Парщиков о Кальпиди

Алексей Парщиков

Алексей Парщиков

Отрывок из книги Алексея Парщикова » Рай медленного огня» (о Виталии Кальпиди). На фото Алексей Парщиков в гостях у ВК в Перми (из архива В.Кальпиди).

Рай медленного огня
Алексей Парщиков

2. Виталий Кальпиди. План «Мерцания» . Археология

В таких страстях, в надрыве и в миллиметре от аннигиляции сварился Урал в моих первых визитёрских опытах. И какой-то маниловской утопией казались проросшие на этой земле приворотные русские стихи, лишённые лексической однородности и академического крючкотворства. Мне открылись образы тревожные, зудящие в точке опоры и вибрирующие в наваждениях разбегания. Как лабораторная очевидность, стояла «запаянная плотность пустоты — / дым плоти, что вцепился в позвоночник» .

«Гомер на 7/9 хор, а хор
не разумеет правды, приговором
довольствуясь, не видящий в упор,
что приговор и управляет хором.
Гомер был зряч. Примерив слепоту
казнённого вакханками Орфея,
он в слишком человеческом поту
шарахнулся от бездны, холодея,
от бездны, чей обратный зренью дых
сжигал золу неплотного зевеса,
во–первых, афродиту, во–вторых,
и аполлона с герою в довесок,
афину с запечённым между ног
влагалищем, что выложено в синий
мертвецкий мрамор (отчего лобок
её и летом покрывает иней) —
двумерные, они летели прочь,
гонимые струёй такого света,
что, проглотив себя, до точки ночь
свернулася перед зрачком поэта,
а он был зряч и, стало быть, готов
увидеть тьму, куда мы все влекомы,
фантомы принимая за богов,
раскрашенные фантики–фантомы.»

«Орфей был слеп, эфирный слепок, он
немного женщина и всё–таки мужчина,
пронзил пласты, где верховодил крон,
потом зевес, потом его причина…»
<…>

Текст Кальпиди построен как диалог двух симметричных масок, в нём — антитетичность полуреального Гомера и мифологического Орфея . Об Орфее Кальпиди говорит: если он и герой, то герой с пониженным чувством самосохранения, как и Нарцисс, утративший иммунитет: он вступает в сражение (в судьбу) с заведомым поражением, то есть сопротивляется самой идее поражения (его не существует). В результате Орфей преодолевает собственный героизм. Появление Орфея в язоновском предприятии в гурьбе героев — это, согласно Кальпиди, фальсификация: Орфей, заметим, не называется в Илиаде, — сообщил он мне однажды.

[ЗАПИСИ]:
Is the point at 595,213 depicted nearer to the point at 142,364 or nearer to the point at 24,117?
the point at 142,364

--

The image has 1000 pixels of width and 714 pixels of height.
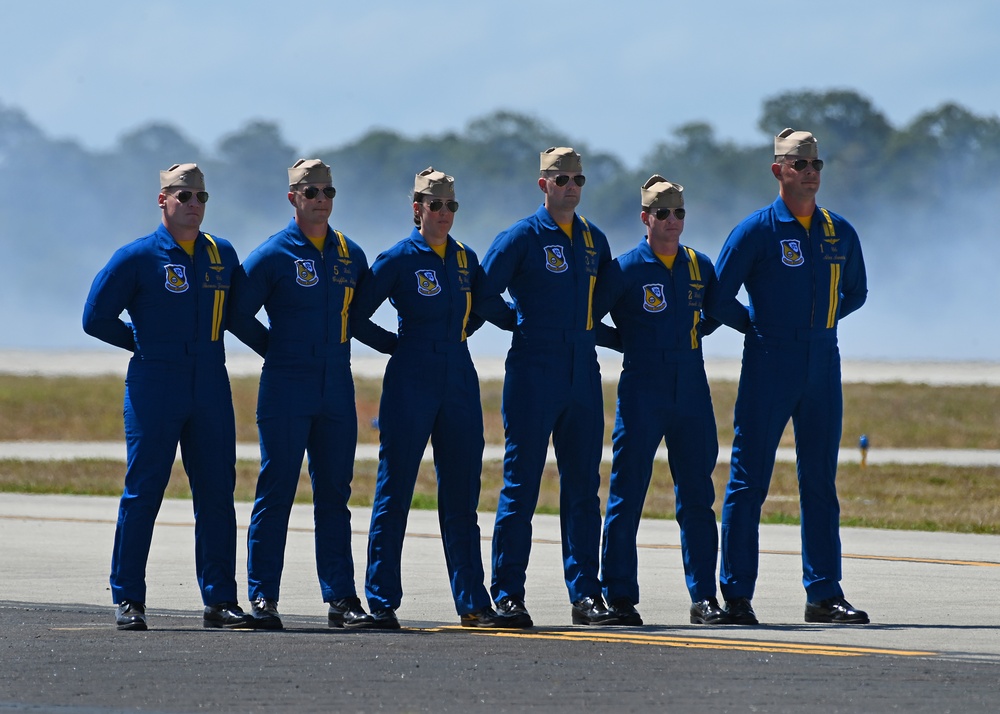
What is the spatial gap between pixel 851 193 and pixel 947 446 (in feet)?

* * *

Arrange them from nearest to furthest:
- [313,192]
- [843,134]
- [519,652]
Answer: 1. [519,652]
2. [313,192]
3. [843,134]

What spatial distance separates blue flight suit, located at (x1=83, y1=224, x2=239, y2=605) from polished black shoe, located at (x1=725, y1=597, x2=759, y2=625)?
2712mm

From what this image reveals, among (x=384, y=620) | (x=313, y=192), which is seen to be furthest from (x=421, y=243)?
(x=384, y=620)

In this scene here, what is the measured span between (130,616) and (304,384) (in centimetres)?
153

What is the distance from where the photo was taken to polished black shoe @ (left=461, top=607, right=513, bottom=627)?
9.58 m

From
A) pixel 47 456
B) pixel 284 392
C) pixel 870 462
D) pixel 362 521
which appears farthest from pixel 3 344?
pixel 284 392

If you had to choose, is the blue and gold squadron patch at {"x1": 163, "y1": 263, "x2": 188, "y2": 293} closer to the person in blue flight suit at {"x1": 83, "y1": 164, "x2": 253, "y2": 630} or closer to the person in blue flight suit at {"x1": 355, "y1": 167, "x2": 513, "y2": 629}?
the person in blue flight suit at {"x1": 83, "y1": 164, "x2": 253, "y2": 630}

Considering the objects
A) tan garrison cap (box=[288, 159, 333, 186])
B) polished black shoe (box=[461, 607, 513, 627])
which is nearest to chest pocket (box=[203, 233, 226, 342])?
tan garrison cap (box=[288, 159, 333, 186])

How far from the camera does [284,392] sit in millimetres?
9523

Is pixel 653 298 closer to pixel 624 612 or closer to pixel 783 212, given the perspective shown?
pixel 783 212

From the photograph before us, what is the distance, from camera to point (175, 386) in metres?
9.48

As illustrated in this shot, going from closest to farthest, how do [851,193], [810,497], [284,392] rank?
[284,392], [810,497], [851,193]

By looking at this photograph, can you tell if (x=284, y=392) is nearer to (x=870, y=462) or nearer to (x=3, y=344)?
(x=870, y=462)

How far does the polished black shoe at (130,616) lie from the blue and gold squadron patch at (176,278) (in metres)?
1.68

[ЗАДАНИЕ]: Продолжите отрывок о стихах Виталия Кальпиди, начав сразу после его последнего предложения. Записи здесь никакой роли не играют.

[ОТВЕТ]:
Но вот запись, сделанная мной по следам прочитанного: маска–негатив, «эфирный слепок» с Орфея, который, по остроумному перевертню поэта, оказывается слеп, а Гомер — зряч. В метафизике образности знакомая «перипетия перехода от слепоты к зрячести и наоборот — это одна из топик трагедии, наиболее отчётливая в слепом, но зрячем Тиресии и зрячем, но слепом Эдипе» (О. Фрейденберг ). Обернувшийся Орфей не запеленговал Эвридику, а увидел лишь духом своим, за что и был разнесён в клочья: «колдовское (магическое) сознание современников Орфея, — объясняет Кальпиди, — витавшее в низких небесах и питаемое ими, отреагировало на орфические порывы адекватно самому себе: Орфей был казнён» (авторский комментарий к стихотворению). Орфей был расщеплён и брошен в броуновский расширяющийся хаос (стадо тьмы под единой попоной в стробоскопическом вихре).
Челябинскому поэту было заразительно репетировать античные темы, он размышлял, а я записывал за Виталием:
«Знал ли Гомер об Орфее? Без сомнения, только не употреблял его имени. Это была казнь замалчиванием имени. Относился ли он к нему как к фантомному сопернику? Я думаю, что он мог подсознательно избегать думать о нём, как Хома, — не смотри в ту сторону, и всё. Хома посмотрел, но не был готов совершать какие–то шаги, и был уничтожен. В противном случае, нужна была бы какая–то акция, понимаешь? К тому же вступление в сражение — это крутая боль, метаморфоза, если обратиться к опыту Матери, ученицы Шри–Ауробиндо: при распылении и соединении с астральными планами мы проходим болевой порог. Для Гомера Орфей не был героем, их разделяло семь веков, да и орфики не нуждались в Гомере: старец был для них чрезвычайный реалист». Или ещё: «Какая разница между метаморфозой и преображением? Метаморфоза — это процессуальная цепочка, преображение — это акт. С метаморфозой связаны именно болевые пороги. Это может быть физическая боль, душевная, совесть — детонатор метаморфозы. Преображение может наступить как конечный акт в цепочке».
Пространство Кальпиди – ярусное. На этих беспокойных ярусах размещаются его мультипликационные (как он сам определил) герои, катаясь на вертикальных лифтах — им назначена «вертикальная страна» из «Правил поведения во сне» — пространного стихотворения, задуманного вместе с «Гомер на 7/9 хор…». В «Правилах» Кальпиди описывает путешествие сознания по мирам восходящего плана, в православии известных как мытарства. «…Сюжетные образы сновидений воссоздаются на выходе из сна, примерно как поток воды через дуршлаг кодируется в струи. Короче: происходит «экранизация»» (комментарий к «Правилам поведения…», к строкам 47–48).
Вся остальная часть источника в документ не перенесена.